I was surprised, amazed, and curious. While I was being all those things, and thinking of what I wanted to ask first, Chicken Nancy said, "The water is boiling. I will make the tea. This pot is for all of us, Audrey and Professor Tag—and this little pot is for Molly. This will make you sane."

"What's in it?" Molly asked.

"Mint leaves. I grow them myself."

"And what is in the other tea?"

"Mint also, but yours is a special kind. Take a sip."

"Mint leaves will cure madness?" Molly asked.

"How does it taste?"

"It's good."

"Drink it all up."

"How do you know this will work?" Molly asked.

"I am a one-hundred-and-fourteen-year-old wise woman," Chicken Nancy said. "If I didn't know about things like this, who would?"

"How long until I'm sane?" Molly asked.

"Have you finished your tea?"

"Yes."

"It will have worked by now."

"I feel about the same."

"You weren't all that crazy."

"So I'm cured?"

"Yes."

"Imagine that," Molly said.

"Um, this other tea..." Professor Tag began.

"It won't do a thing. Enjoy it. You'll be as crazy as ever," Chicken Nancy said.

"Thank you," Professor Tag said. "It's just that I wouldn't want to do anything to upset the delicate balance of my mind."

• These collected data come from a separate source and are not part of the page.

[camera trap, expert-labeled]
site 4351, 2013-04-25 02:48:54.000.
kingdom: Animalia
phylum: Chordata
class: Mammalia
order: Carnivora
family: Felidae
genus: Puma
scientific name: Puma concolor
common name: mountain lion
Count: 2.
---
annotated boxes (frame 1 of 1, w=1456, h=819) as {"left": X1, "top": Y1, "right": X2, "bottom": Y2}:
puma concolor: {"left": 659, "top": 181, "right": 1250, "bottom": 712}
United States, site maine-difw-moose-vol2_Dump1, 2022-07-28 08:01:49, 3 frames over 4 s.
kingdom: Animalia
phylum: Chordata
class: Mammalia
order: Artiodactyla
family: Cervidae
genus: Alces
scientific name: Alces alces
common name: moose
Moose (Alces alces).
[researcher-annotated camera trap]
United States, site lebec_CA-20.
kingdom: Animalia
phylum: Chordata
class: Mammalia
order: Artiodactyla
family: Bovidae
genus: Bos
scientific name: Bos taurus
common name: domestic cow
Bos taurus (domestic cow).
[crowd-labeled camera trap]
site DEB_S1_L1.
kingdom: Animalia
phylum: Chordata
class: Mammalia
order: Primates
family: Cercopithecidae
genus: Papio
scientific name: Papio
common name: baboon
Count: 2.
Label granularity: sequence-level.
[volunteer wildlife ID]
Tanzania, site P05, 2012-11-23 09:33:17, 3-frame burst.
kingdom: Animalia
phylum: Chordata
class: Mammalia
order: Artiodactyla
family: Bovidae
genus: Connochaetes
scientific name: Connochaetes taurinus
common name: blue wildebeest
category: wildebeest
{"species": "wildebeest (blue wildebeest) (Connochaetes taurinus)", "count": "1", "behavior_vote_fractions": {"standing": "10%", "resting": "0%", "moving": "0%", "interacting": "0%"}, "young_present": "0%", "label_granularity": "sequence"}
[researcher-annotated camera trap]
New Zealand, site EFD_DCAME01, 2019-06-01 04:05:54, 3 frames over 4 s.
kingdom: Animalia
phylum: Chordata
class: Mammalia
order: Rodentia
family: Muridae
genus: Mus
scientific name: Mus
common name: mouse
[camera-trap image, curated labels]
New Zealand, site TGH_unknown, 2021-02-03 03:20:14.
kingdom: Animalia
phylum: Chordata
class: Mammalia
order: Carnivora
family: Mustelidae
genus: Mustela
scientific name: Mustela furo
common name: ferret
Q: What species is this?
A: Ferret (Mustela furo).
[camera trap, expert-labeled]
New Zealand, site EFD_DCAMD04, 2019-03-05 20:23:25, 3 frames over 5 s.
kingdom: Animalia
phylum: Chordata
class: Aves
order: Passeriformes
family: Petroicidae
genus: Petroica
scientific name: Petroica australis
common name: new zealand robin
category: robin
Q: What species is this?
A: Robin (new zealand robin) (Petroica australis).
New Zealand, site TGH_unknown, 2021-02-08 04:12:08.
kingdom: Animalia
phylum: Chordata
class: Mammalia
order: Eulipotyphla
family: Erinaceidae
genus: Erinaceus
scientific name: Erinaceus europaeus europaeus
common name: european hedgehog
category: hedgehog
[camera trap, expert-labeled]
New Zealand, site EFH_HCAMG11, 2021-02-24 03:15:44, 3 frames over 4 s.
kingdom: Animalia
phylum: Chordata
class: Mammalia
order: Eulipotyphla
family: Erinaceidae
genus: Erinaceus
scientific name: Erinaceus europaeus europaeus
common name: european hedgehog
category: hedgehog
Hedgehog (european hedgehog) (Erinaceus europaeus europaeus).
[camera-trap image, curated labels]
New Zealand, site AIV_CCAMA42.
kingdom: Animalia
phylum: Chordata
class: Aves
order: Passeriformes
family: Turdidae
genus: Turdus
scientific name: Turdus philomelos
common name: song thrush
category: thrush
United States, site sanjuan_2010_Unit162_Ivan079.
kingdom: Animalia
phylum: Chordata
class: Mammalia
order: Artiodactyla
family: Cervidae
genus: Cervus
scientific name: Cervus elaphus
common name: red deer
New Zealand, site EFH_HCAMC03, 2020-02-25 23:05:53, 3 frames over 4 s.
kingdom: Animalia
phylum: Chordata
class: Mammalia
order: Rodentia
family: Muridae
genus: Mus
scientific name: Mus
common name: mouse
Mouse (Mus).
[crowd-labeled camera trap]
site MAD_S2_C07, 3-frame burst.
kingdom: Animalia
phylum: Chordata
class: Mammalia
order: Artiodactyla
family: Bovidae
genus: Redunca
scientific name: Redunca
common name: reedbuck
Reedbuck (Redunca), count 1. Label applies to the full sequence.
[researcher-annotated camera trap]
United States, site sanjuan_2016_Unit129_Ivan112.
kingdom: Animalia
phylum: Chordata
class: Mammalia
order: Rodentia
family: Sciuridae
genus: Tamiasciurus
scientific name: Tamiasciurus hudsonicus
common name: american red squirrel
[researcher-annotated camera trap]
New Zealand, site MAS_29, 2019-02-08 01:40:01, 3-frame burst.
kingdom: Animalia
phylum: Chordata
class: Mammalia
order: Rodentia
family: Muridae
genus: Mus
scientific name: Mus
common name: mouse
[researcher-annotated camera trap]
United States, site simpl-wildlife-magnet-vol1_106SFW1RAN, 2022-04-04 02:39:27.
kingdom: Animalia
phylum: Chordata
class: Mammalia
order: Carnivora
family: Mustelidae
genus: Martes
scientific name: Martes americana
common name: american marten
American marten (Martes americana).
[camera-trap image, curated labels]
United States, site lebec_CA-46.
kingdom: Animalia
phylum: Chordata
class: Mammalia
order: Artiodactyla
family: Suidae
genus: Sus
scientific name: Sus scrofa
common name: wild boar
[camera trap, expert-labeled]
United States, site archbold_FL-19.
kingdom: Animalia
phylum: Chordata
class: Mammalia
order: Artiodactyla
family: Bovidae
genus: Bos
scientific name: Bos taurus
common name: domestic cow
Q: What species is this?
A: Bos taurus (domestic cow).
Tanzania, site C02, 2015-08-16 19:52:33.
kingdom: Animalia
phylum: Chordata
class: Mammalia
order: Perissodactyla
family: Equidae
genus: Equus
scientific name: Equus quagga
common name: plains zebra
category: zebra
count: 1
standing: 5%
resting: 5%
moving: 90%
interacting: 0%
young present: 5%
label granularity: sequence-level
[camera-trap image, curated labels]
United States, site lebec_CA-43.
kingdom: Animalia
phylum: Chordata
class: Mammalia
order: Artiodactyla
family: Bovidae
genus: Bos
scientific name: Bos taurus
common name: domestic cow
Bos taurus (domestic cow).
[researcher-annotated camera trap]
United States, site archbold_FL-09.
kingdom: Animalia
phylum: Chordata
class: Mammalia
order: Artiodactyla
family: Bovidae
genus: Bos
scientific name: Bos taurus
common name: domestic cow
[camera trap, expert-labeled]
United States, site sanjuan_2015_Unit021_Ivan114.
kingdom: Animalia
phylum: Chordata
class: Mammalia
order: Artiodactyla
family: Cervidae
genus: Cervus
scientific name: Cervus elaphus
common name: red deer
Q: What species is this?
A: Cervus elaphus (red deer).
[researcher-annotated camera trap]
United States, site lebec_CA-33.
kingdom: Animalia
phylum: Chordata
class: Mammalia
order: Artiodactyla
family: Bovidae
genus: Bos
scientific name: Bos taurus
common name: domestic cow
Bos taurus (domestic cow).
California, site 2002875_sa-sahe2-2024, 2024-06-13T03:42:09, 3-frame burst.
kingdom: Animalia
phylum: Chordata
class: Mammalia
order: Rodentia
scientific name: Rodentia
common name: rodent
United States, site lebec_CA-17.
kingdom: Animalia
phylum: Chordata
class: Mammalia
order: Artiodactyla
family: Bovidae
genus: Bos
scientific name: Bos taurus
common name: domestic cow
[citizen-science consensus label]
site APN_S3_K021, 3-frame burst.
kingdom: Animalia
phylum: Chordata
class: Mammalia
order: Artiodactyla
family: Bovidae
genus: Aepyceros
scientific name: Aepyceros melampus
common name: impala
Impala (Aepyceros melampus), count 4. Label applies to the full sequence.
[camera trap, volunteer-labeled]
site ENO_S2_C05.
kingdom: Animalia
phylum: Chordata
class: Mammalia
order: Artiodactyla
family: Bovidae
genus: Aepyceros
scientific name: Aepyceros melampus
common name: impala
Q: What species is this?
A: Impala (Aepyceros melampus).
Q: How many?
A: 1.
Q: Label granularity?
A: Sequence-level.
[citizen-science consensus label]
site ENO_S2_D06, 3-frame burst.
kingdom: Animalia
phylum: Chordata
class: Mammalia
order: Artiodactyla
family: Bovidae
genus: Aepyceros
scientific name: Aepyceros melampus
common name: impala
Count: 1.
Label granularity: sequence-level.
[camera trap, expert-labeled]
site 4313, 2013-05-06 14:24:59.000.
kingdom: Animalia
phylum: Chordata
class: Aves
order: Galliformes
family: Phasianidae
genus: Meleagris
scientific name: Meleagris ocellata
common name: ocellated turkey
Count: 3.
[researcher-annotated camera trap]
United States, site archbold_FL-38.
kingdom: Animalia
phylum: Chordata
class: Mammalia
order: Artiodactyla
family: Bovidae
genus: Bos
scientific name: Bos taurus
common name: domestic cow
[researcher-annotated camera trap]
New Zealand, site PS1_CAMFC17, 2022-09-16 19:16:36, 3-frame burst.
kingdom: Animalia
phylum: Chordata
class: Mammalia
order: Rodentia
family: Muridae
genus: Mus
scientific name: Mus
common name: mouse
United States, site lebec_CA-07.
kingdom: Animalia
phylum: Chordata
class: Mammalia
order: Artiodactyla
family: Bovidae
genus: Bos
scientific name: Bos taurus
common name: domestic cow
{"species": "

"I understand completely," Chicken Nancy said.

Weer had placed his great shaggy head on Molly's knee, and she was scratching him behind the ears.

"Would you like to stay here with Weer and me while you get used to no longer being a nutbar?" Chicken Nancy asked Molly.

"Well, if I am no longer insane, there is no point
going back to the mental hospital," Molly said. "And I don't know how long I can continue imposing on Audrey's employers—I've been sleeping on a cot in her room."